Unfortunately, my professions have pathologized normal body sensations and for a subset of us this can really create suffering. It’s like hearing something drip at night. You want to go to sleep but you just start worrying and thinking about the dripping sound. It’s just water dripping. Its going down the drain. Its nothing. But if you keep thinking about then that is all you hear and you can not sleep. Related, it’s like trying to sleep. The more you try to sleep and the more you think about your need to sleep the harder it is to sleep.

Or you might have been told your IT Band tight and needs to be released or stretched. Or some tendon is tight or your TFL is tight and is tugging on your ITB and causing you knee pain. These things don’t really exist and aren’t problems. But if you start to poke your IT Band it might feel tender and it might feel stiff. But it should feel that way. You can’t stretch out connective tissue. That’s not how we work (See this decade old blog that goes through that). Again, the problem here is that we are taking a normal sensation and turning it into a problem. Don’t do that.

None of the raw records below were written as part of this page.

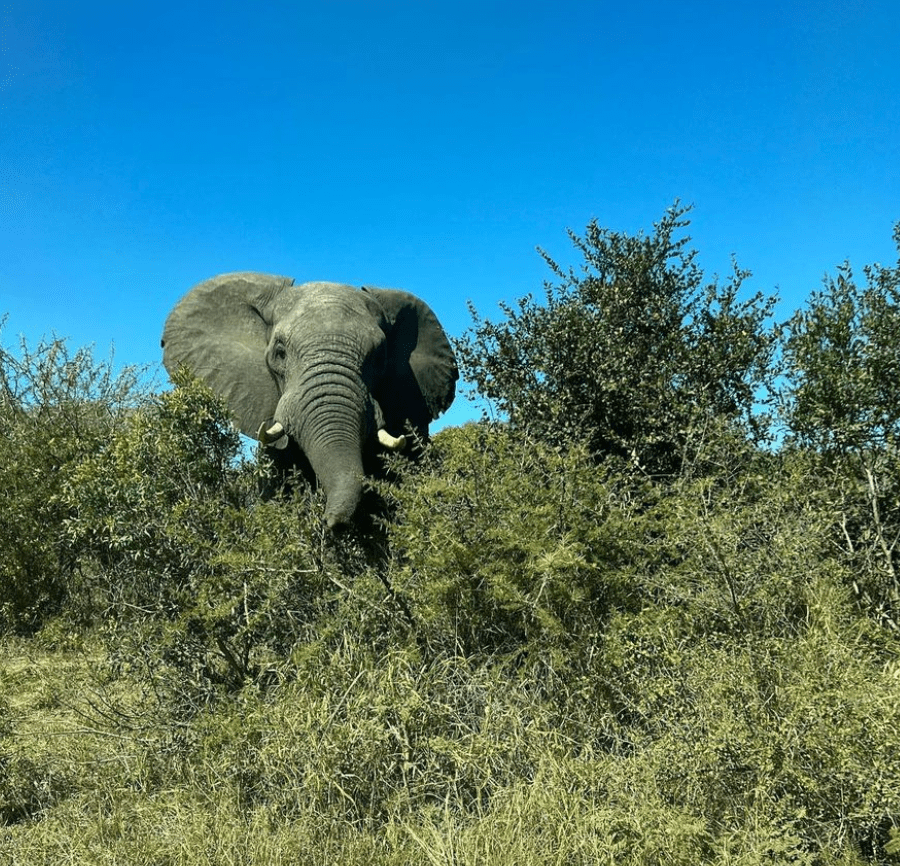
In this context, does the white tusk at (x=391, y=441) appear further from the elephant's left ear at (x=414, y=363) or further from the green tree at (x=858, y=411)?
the green tree at (x=858, y=411)

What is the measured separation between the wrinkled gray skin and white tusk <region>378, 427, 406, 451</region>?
0.01m

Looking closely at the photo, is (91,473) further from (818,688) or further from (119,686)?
(818,688)

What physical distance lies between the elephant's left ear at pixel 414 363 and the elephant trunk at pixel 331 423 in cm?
143

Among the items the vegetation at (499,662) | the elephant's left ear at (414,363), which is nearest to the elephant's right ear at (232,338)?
the elephant's left ear at (414,363)

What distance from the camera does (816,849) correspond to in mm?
3117

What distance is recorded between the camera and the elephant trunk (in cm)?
715

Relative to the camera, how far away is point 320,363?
7.99 metres

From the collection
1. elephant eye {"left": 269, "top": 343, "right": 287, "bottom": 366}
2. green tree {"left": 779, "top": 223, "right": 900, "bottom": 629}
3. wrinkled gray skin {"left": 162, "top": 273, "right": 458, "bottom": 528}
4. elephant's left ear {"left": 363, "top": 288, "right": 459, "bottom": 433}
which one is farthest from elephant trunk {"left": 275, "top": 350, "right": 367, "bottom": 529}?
green tree {"left": 779, "top": 223, "right": 900, "bottom": 629}

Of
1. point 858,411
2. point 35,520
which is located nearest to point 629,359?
point 858,411

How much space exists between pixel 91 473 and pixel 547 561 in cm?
352

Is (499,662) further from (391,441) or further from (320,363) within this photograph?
(320,363)

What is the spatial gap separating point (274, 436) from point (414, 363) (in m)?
2.56

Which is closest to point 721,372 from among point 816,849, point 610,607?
point 610,607

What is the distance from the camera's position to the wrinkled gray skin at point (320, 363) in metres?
7.63
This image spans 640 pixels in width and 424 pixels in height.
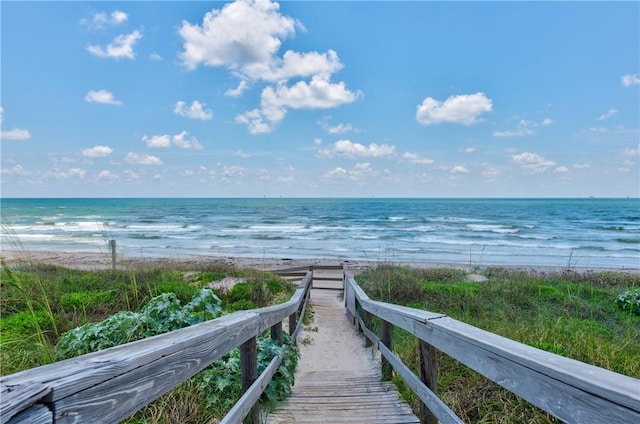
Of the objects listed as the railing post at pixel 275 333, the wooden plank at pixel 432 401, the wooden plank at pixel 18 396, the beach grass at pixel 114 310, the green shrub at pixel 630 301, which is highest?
→ the wooden plank at pixel 18 396

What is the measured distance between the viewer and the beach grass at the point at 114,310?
3008mm

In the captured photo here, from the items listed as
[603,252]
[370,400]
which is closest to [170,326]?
[370,400]

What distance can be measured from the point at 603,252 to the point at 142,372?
28.4 m

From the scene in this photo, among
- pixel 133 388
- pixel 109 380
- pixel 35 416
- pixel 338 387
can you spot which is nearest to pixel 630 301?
pixel 338 387

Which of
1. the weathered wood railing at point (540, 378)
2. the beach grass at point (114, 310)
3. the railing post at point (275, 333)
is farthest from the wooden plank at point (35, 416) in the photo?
the railing post at point (275, 333)

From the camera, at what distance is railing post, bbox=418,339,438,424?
266 cm

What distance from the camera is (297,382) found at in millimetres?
4469

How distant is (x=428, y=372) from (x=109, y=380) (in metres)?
2.15

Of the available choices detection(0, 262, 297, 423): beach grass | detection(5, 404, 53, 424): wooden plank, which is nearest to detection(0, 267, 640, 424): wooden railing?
detection(5, 404, 53, 424): wooden plank

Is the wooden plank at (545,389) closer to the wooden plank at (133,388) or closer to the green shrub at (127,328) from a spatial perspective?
the wooden plank at (133,388)

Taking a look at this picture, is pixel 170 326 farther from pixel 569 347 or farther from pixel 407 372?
pixel 569 347

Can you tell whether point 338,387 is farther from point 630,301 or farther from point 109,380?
point 630,301

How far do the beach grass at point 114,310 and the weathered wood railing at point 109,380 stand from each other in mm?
1074

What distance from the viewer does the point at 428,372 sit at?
2.68 metres
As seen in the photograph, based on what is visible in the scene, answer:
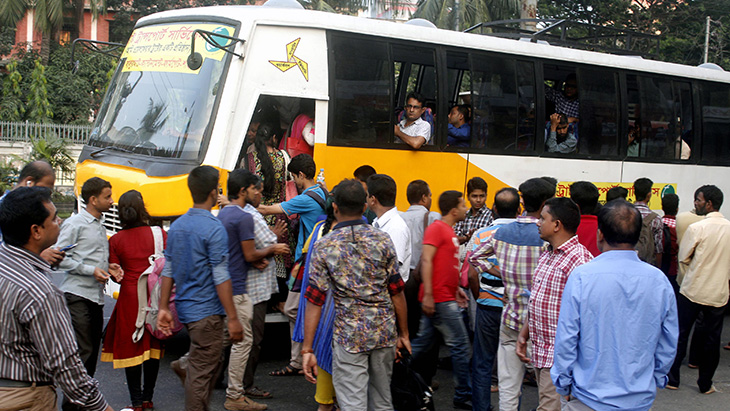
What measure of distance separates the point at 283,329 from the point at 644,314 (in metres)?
5.76

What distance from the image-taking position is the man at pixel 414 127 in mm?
7727

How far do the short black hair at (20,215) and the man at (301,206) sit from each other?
3.15 metres

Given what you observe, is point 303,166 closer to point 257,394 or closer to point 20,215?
point 257,394

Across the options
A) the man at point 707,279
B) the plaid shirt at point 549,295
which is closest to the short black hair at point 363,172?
the man at point 707,279

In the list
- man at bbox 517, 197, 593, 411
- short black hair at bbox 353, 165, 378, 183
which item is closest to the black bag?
man at bbox 517, 197, 593, 411

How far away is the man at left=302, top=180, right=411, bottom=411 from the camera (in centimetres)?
418

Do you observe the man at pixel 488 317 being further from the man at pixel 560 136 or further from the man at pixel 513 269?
the man at pixel 560 136

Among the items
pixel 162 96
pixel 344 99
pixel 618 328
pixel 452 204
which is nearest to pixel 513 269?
pixel 452 204

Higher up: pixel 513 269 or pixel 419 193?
pixel 419 193

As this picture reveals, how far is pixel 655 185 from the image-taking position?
1020 cm

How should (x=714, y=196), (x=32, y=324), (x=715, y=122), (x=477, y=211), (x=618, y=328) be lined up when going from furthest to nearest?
(x=715, y=122) < (x=477, y=211) < (x=714, y=196) < (x=618, y=328) < (x=32, y=324)

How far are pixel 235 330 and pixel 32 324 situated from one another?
5.82 feet

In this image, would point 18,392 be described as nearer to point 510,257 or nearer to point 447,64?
point 510,257

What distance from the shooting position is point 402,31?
307 inches
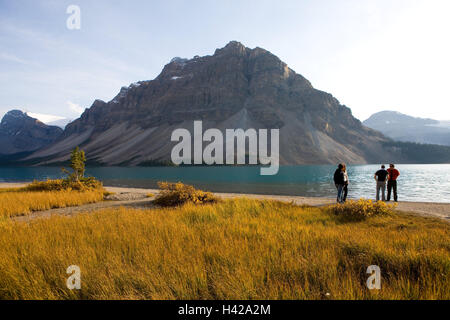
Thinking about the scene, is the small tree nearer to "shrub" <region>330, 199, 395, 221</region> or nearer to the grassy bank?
the grassy bank

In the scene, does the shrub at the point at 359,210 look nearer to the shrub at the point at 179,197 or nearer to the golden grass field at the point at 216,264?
the golden grass field at the point at 216,264

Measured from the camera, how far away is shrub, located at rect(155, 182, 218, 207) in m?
11.7

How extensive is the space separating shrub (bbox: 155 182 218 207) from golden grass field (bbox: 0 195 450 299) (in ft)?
19.1

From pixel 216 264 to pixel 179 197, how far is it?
8337 millimetres

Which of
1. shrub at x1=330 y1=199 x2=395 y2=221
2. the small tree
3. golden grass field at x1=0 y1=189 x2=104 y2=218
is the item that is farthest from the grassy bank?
shrub at x1=330 y1=199 x2=395 y2=221

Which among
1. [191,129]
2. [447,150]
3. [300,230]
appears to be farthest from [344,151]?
[300,230]

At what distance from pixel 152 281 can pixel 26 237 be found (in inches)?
150

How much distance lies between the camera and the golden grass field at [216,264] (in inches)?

So what is the solution here?  Is it OK to stretch, mobilize, foam roll and get a massage?  If you have tried these approaches and they are successful for you then great.  Keep doing them.  But, if you’ve tried them and you are still suffering or if you need to foam roll 20 minutes before and after you do anything then maybe its time to wean off that self care.  Re-evaluate what that stiffness really means?  Is it really a problem that is causing you suffering?  Did someone just tell you it was a problem and now you spend half your life trying “release” something. Can you view the sensation of stiffness non-judgmentally and just say “hey, this movement feels stiff. Interesting. But that isn’t inherently problematic or pathological.  It is what it is and it’s not something that needs fixing”.

This isn’t always easy.  You are just accepting these sensations and trying not to amplify them.  And then the interesting thing is that sometimes when we do this they actually become less bothersome and we might not even notice them.  You give up on trying to “fix something” that actually doesn’t need fixing and then you get comfortable with yourself.

Part 2 of this series will look dispel the myths behind stiff joints causing altered postures and proposed negative mechanical loading.  Part 3 will look at when stiffness and mobility might be relevant for pain.